Another straightforward yet opaque and uncompromising piece of work, Quitting represents a great leap forward for Chinese director Zhang Yang—best known here for Shower, a sentimental tribute to humble pleasures and the healing power of aqua therapy.
Like the earlier film, Quitting is concerned both with generational conflict in the new China and questions of mental hygiene, but it’s far less of a crowd-pleaser and more audacious in its strategy. The actor Jia Hongsheng appears as himself, along with family members, friends, and hospital inmates who are all similarly re-creating their actual roles in Jia’s story. The star, who became famous playing tough guys in Chinese action movies of the early ’90s (as well as the “suicide artist” in Wang Xiaoshuai’s experimental Frozen), suffered a nervous breakdown brought on by his celebrity and the heroin habit he developed while playing a drag queen in Zhang’s avant-garde stage production of Kiss of the Spider Woman.

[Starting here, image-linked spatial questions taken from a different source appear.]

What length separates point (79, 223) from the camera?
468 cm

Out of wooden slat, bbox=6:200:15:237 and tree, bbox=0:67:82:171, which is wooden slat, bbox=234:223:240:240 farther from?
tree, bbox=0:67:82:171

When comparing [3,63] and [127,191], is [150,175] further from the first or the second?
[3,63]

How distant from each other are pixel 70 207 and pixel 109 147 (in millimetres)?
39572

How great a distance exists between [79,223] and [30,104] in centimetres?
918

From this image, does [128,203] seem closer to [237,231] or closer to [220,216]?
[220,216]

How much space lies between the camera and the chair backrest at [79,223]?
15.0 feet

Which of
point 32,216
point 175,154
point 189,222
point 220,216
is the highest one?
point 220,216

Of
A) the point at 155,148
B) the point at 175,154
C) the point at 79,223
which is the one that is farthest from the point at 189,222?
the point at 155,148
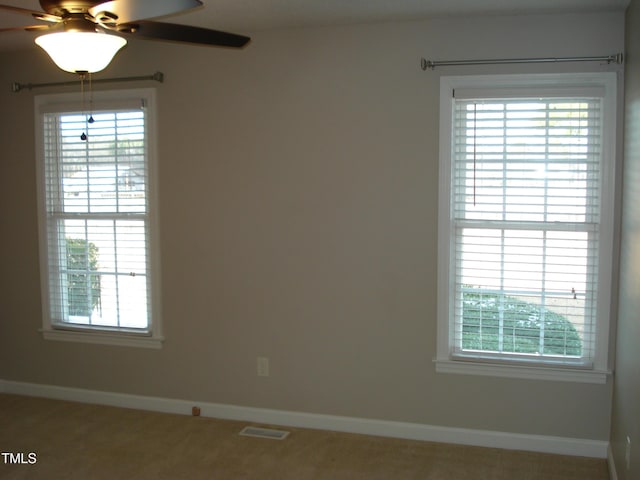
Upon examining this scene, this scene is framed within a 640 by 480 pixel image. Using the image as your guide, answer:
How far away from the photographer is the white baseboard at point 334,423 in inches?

When Quitting begins, Jia has already withdrawn from society to live with his sister in a sparsely furnished apartment dominated by images of John Lennon and Taxi Driver. His parents, both provincial actors, arrive in Beijing to care for him, but Jia is scarcely pleased to see them. He immediately picks a fight over their use of peasant “lard soap,” although he does bond, after a fashion, with his father, who visits a music store to find records by “da bidus” and takes to drinking beer with his son under a highway cloverleaf. The hanging out that makes up much of Quitting is given weight by a combination of dramatizing music and frequent close-ups. The distanced quality is reinforced by the harmonious, symmetrical compositions. Alternately grueling and soporific, Quitting is a movie about addiction that demands the viewer also give something up.

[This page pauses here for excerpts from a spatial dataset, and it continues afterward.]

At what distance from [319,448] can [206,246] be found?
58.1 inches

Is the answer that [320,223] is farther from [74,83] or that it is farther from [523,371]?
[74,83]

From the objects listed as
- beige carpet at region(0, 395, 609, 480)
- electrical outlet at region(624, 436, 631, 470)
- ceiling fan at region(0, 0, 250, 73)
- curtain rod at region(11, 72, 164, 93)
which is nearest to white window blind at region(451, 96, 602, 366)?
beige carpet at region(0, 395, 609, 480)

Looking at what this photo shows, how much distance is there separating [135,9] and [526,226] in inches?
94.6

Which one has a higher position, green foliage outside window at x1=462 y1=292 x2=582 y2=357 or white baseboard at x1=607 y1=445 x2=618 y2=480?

Jia, a tall, bony presence—his hatchet face accentuated by his bizarre theatrical outfits—appears to be a self-medicating borderline case. (That the actor had his comeback as the tragic, love-addled motorcycle courier in Lou Ye’s Suzhou River gives that already highly sedimented movie another level of subtext.) Increasingly stressed, Jia kicks in a TV set that broadcasts his image, bangs his head against the wall, insults a producer who telephones with the offer of a job, and begins developing a series of delusions involving John Lennon. After the most shocking scene—in which Jia smacks his father—the lights go up to reveal the apartment as a stage set in an empty auditorium. Presently, Jia’s parents have him committed to a mental hospital with ultimately productive results. “The Soviets called it hysteria, the Chinese called it dementia,” one inmate opines. It’s not clear what Zhang would call Jia’s condition, but he succeeds in dramatizing it.

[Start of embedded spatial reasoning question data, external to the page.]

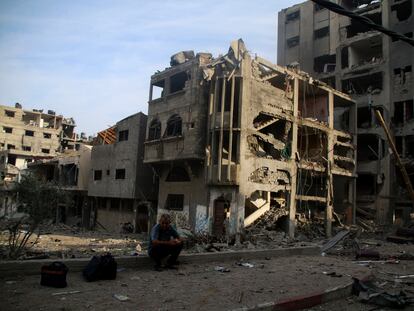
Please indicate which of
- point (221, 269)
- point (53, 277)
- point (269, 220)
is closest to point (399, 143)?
point (269, 220)

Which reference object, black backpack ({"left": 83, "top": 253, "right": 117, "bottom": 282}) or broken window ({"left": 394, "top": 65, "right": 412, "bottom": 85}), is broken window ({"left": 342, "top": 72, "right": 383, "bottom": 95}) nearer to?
broken window ({"left": 394, "top": 65, "right": 412, "bottom": 85})

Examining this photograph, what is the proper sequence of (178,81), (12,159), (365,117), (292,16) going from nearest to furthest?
(178,81), (365,117), (292,16), (12,159)

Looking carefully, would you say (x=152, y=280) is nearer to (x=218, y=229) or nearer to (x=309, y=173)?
(x=218, y=229)

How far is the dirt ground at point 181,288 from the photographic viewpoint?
5.81 meters

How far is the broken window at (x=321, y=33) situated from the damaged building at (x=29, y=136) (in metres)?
42.9

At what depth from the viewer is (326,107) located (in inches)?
1154

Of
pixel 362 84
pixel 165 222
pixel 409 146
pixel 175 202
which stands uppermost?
pixel 362 84

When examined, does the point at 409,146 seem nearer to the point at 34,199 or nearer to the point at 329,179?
the point at 329,179

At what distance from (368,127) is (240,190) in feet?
65.1

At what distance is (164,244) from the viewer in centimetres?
880

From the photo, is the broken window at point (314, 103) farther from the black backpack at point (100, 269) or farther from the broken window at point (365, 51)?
the black backpack at point (100, 269)

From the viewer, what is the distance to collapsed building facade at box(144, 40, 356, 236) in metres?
22.9

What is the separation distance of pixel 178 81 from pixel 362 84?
21.7 m

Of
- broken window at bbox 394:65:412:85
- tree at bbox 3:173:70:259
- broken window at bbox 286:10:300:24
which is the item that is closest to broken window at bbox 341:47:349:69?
broken window at bbox 394:65:412:85
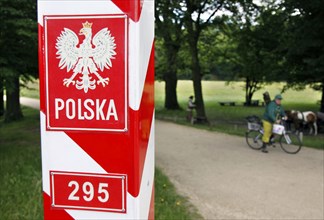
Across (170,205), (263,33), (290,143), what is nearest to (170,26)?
(263,33)

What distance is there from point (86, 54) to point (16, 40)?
7.86 m

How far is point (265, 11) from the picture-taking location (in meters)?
19.7

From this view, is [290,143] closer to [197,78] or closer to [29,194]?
[29,194]

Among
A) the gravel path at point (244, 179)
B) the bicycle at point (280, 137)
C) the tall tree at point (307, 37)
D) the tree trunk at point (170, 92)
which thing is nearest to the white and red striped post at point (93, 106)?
the gravel path at point (244, 179)

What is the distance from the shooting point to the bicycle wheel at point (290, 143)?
34.9 feet

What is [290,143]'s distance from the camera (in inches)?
425

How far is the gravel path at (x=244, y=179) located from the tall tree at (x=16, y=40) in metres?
4.07

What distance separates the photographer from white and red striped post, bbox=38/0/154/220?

To complete the week’s trifecta of artistic integrity, the Walter Reade is opening a two-week Andrei Tarkovsky retrospective this Friday to mark the 70th anniversary of his birth. Trained, supported, and banned by the Soviet film apparatus, Tarkovsky was at once that industry’s greatest achievement and its most formidable reproach. His stature as an intractable visionary has only grown since his untimely death in 1986. The retro includes new 35mm prints of Tarkovsky’s first feature, Ivan’s Childhood (1962); his career-making historical epic, Andrei Rublev (1969); his sci-fi extravaganza, Solaris (1972); and his autobiographical masterpiece, The Mirror (1975). The latter three will be getting weeklong runs later this fall at Film Forum, but there is much to be said for savoring them in context—Tarkovsky has yet to become an adjective, but his worldview, already fully developed in Ivan’s Childhood, was unique. His movies gave atmosphere a substance. You don’t just watch them; they are places to inhabit.